## Material for this task

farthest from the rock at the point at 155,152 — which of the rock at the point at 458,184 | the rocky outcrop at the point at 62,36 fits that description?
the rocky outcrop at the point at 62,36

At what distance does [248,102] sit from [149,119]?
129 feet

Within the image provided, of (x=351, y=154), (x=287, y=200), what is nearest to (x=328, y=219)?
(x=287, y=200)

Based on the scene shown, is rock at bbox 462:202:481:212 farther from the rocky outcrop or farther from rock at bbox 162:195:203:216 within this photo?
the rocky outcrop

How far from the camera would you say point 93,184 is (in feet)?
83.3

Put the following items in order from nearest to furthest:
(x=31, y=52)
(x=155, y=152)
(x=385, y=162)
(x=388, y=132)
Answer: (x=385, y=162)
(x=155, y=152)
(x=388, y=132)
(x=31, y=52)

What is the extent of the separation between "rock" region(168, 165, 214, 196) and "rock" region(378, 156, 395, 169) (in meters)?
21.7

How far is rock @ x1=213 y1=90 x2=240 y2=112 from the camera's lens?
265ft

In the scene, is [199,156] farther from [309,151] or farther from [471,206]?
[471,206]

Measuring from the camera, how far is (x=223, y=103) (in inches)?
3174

--

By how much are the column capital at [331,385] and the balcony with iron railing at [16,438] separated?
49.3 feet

==

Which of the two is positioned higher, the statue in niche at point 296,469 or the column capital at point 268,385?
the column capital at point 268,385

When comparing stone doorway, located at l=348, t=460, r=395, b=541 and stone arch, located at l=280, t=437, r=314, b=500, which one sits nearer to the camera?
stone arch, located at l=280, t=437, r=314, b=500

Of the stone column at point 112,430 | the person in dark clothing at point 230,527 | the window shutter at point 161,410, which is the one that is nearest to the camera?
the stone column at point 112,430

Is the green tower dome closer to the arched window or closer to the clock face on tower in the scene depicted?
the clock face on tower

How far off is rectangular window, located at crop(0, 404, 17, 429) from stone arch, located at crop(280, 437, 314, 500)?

## What is needed
Give the lines of the listing as a Markdown table with the columns Row and Line, starting at the line that contains "Is the green" and ending at the line that contains "How far off". Number each row and leave out blank lines.

## Response
| Row | Line |
|---|---|
| 1 | Is the green tower dome closer to the arched window or closer to the clock face on tower in the scene depicted? |
| 2 | the clock face on tower |
| 3 | How far off is rectangular window, located at crop(0, 404, 17, 429) from stone arch, located at crop(280, 437, 314, 500)? |